→ **Exercise brief**
Repeat all entries below exactly as shown.

(Saved entries)
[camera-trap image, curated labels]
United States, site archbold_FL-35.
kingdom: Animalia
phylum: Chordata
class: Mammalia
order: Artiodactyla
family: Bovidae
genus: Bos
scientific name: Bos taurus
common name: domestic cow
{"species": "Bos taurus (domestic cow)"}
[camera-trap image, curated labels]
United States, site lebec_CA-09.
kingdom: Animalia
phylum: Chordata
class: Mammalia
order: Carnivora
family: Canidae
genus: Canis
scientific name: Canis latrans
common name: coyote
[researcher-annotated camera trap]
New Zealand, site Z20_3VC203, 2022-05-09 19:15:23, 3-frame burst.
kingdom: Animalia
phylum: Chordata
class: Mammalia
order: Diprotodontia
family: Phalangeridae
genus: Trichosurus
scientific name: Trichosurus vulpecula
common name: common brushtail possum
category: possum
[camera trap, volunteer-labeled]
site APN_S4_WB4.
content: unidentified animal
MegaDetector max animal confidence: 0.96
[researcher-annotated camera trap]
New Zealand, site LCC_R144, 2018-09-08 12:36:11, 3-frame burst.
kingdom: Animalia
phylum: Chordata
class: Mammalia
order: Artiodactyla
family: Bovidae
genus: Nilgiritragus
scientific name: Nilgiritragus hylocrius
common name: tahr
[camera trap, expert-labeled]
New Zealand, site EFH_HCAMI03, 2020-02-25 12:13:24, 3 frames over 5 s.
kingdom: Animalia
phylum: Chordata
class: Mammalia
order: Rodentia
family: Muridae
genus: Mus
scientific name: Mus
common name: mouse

→ **Answer below**
[camera-trap image, curated labels]
United States, site archbold_FL-35.
kingdom: Animalia
phylum: Chordata
class: Mammalia
order: Artiodactyla
family: Bovidae
genus: Bos
scientific name: Bos taurus
common name: domestic cow
{"species": "Bos taurus (domestic cow)"}
[camera-trap image, curated labels]
United States, site lebec_CA-09.
kingdom: Animalia
phylum: Chordata
class: Mammalia
order: Carnivora
family: Canidae
genus: Canis
scientific name: Canis latrans
common name: coyote
[researcher-annotated camera trap]
New Zealand, site Z20_3VC203, 2022-05-09 19:15:23, 3-frame burst.
kingdom: Animalia
phylum: Chordata
class: Mammalia
order: Diprotodontia
family: Phalangeridae
genus: Trichosurus
scientific name: Trichosurus vulpecula
common name: common brushtail possum
category: possum
[camera trap, volunteer-labeled]
site APN_S4_WB4.
content: unidentified animal
MegaDetector max animal confidence: 0.96
[researcher-annotated camera trap]
New Zealand, site LCC_R144, 2018-09-08 12:36:11, 3-frame burst.
kingdom: Animalia
phylum: Chordata
class: Mammalia
order: Artiodactyla
family: Bovidae
genus: Nilgiritragus
scientific name: Nilgiritragus hylocrius
common name: tahr
[camera trap, expert-labeled]
New Zealand, site EFH_HCAMI03, 2020-02-25 12:13:24, 3 frames over 5 s.
kingdom: Animalia
phylum: Chordata
class: Mammalia
order: Rodentia
family: Muridae
genus: Mus
scientific name: Mus
common name: mouse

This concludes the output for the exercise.